*Assignment*. Restate the entries word for word, leaving nothing out.

[Records from a collection]

====

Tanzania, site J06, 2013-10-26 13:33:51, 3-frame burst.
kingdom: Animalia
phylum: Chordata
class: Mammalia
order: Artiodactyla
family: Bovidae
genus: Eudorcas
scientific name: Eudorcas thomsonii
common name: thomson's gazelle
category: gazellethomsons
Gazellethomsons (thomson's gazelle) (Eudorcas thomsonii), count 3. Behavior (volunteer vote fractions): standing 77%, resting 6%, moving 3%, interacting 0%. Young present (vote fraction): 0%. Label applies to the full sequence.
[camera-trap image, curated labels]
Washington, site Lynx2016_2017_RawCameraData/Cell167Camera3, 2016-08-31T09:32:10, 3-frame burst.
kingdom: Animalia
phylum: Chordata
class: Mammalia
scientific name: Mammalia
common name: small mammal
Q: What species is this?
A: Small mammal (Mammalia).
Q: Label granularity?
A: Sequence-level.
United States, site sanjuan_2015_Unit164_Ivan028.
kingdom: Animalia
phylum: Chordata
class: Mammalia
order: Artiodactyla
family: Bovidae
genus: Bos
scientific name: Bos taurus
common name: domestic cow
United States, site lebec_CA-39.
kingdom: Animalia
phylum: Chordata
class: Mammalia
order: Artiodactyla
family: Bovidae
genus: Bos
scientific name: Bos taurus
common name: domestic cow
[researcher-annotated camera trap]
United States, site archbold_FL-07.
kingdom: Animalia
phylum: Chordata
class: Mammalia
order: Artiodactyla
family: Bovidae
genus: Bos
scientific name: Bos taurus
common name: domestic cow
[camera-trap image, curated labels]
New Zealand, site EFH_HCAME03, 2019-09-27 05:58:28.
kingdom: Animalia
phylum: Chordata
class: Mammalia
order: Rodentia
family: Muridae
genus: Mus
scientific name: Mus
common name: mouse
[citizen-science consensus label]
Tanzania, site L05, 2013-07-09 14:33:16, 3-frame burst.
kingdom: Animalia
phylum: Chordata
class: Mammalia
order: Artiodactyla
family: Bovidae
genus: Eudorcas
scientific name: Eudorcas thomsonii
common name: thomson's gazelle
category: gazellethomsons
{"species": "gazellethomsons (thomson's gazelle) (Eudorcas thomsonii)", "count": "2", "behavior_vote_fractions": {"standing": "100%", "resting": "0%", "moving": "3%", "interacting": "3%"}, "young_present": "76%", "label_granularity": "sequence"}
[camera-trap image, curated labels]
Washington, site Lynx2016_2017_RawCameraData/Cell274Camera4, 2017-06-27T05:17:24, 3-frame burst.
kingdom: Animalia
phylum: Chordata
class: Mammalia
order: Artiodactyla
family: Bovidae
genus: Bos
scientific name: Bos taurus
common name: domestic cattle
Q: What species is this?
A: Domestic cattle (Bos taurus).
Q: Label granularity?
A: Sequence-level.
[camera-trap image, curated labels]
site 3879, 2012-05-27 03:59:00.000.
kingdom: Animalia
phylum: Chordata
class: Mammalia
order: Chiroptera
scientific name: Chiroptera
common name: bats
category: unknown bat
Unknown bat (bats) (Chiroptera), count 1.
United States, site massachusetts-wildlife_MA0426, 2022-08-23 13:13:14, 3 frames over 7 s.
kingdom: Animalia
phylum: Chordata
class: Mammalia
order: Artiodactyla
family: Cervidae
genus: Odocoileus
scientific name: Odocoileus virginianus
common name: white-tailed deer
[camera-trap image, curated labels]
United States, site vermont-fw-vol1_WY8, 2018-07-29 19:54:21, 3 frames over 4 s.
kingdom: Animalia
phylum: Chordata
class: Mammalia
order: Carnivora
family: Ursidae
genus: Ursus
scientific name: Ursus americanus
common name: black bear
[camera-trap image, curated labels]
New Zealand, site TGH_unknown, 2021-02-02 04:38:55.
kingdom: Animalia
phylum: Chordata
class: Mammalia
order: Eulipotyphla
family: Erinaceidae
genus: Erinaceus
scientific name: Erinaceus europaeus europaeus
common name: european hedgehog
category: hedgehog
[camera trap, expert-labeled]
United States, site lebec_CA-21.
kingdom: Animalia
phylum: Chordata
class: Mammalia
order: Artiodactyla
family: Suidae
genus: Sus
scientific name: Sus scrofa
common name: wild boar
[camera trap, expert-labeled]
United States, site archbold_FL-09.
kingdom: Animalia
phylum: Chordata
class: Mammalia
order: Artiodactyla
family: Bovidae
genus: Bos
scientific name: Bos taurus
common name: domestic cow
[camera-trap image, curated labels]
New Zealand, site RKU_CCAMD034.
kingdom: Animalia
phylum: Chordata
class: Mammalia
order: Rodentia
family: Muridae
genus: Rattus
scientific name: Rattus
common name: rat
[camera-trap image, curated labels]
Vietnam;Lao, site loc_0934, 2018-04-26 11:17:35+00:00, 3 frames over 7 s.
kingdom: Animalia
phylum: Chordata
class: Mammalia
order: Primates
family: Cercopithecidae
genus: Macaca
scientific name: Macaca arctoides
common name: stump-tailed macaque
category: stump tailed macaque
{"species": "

====

*Response to the task*.
Tanzania, site J06, 2013-10-26 13:33:51, 3-frame burst.
kingdom: Animalia
phylum: Chordata
class: Mammalia
order: Artiodactyla
family: Bovidae
genus: Eudorcas
scientific name: Eudorcas thomsonii
common name: thomson's gazelle
category: gazellethomsons
Gazellethomsons (thomson's gazelle) (Eudorcas thomsonii), count 3. Behavior (volunteer vote fractions): standing 77%, resting 6%, moving 3%, interacting 0%. Young present (vote fraction): 0%. Label applies to the full sequence.
[camera-trap image, curated labels]
Washington, site Lynx2016_2017_RawCameraData/Cell167Camera3, 2016-08-31T09:32:10, 3-frame burst.
kingdom: Animalia
phylum: Chordata
class: Mammalia
scientific name: Mammalia
common name: small mammal
Q: What species is this?
A: Small mammal (Mammalia).
Q: Label granularity?
A: Sequence-level.
United States, site sanjuan_2015_Unit164_Ivan028.
kingdom: Animalia
phylum: Chordata
class: Mammalia
order: Artiodactyla
family: Bovidae
genus: Bos
scientific name: Bos taurus
common name: domestic cow
United States, site lebec_CA-39.
kingdom: Animalia
phylum: Chordata
class: Mammalia
order: Artiodactyla
family: Bovidae
genus: Bos
scientific name: Bos taurus
common name: domestic cow
[researcher-annotated camera trap]
United States, site archbold_FL-07.
kingdom: Animalia
phylum: Chordata
class: Mammalia
order: Artiodactyla
family: Bovidae
genus: Bos
scientific name: Bos taurus
common name: domestic cow
[camera-trap image, curated labels]
New Zealand, site EFH_HCAME03, 2019-09-27 05:58:28.
kingdom: Animalia
phylum: Chordata
class: Mammalia
order: Rodentia
family: Muridae
genus: Mus
scientific name: Mus
common name: mouse
[citizen-science consensus label]
Tanzania, site L05, 2013-07-09 14:33:16, 3-frame burst.
kingdom: Animalia
phylum: Chordata
class: Mammalia
order: Artiodactyla
family: Bovidae
genus: Eudorcas
scientific name: Eudorcas thomsonii
common name: thomson's gazelle
category: gazellethomsons
{"species": "gazellethomsons (thomson's gazelle) (Eudorcas thomsonii)", "count": "2", "behavior_vote_fractions": {"standing": "100%", "resting": "0%", "moving": "3%", "interacting": "3%"}, "young_present": "76%", "label_granularity": "sequence"}
[camera-trap image, curated labels]
Washington, site Lynx2016_2017_RawCameraData/Cell274Camera4, 2017-06-27T05:17:24, 3-frame burst.
kingdom: Animalia
phylum: Chordata
class: Mammalia
order: Artiodactyla
family: Bovidae
genus: Bos
scientific name: Bos taurus
common name: domestic cattle
Q: What species is this?
A: Domestic cattle (Bos taurus).
Q: Label granularity?
A: Sequence-level.
[camera-trap image, curated labels]
site 3879, 2012-05-27 03:59:00.000.
kingdom: Animalia
phylum: Chordata
class: Mammalia
order: Chiroptera
scientific name: Chiroptera
common name: bats
category: unknown bat
Unknown bat (bats) (Chiroptera), count 1.
United States, site massachusetts-wildlife_MA0426, 2022-08-23 13:13:14, 3 frames over 7 s.
kingdom: Animalia
phylum: Chordata
class: Mammalia
order: Artiodactyla
family: Cervidae
genus: Odocoileus
scientific name: Odocoileus virginianus
common name: white-tailed deer
[camera-trap image, curated labels]
United States, site vermont-fw-vol1_WY8, 2018-07-29 19:54:21, 3 frames over 4 s.
kingdom: Animalia
phylum: Chordata
class: Mammalia
order: Carnivora
family: Ursidae
genus: Ursus
scientific name: Ursus americanus
common name: black bear
[camera-trap image, curated labels]
New Zealand, site TGH_unknown, 2021-02-02 04:38:55.
kingdom: Animalia
phylum: Chordata
class: Mammalia
order: Eulipotyphla
family: Erinaceidae
genus: Erinaceus
scientific name: Erinaceus europaeus europaeus
common name: european hedgehog
category: hedgehog
[camera trap, expert-labeled]
United States, site lebec_CA-21.
kingdom: Animalia
phylum: Chordata
class: Mammalia
order: Artiodactyla
family: Suidae
genus: Sus
scientific name: Sus scrofa
common name: wild boar
[camera trap, expert-labeled]
United States, site archbold_FL-09.
kingdom: Animalia
phylum: Chordata
class: Mammalia
order: Artiodactyla
family: Bovidae
genus: Bos
scientific name: Bos taurus
common name: domestic cow
[camera-trap image, curated labels]
New Zealand, site RKU_CCAMD034.
kingdom: Animalia
phylum: Chordata
class: Mammalia
order: Rodentia
family: Muridae
genus: Rattus
scientific name: Rattus
common name: rat
[camera-trap image, curated labels]
Vietnam;Lao, site loc_0934, 2018-04-26 11:17:35+00:00, 3 frames over 7 s.
kingdom: Animalia
phylum: Chordata
class: Mammalia
order: Primates
family: Cercopithecidae
genus: Macaca
scientific name: Macaca arctoides
common name: stump-tailed macaque
category: stump tailed macaque
{"species": "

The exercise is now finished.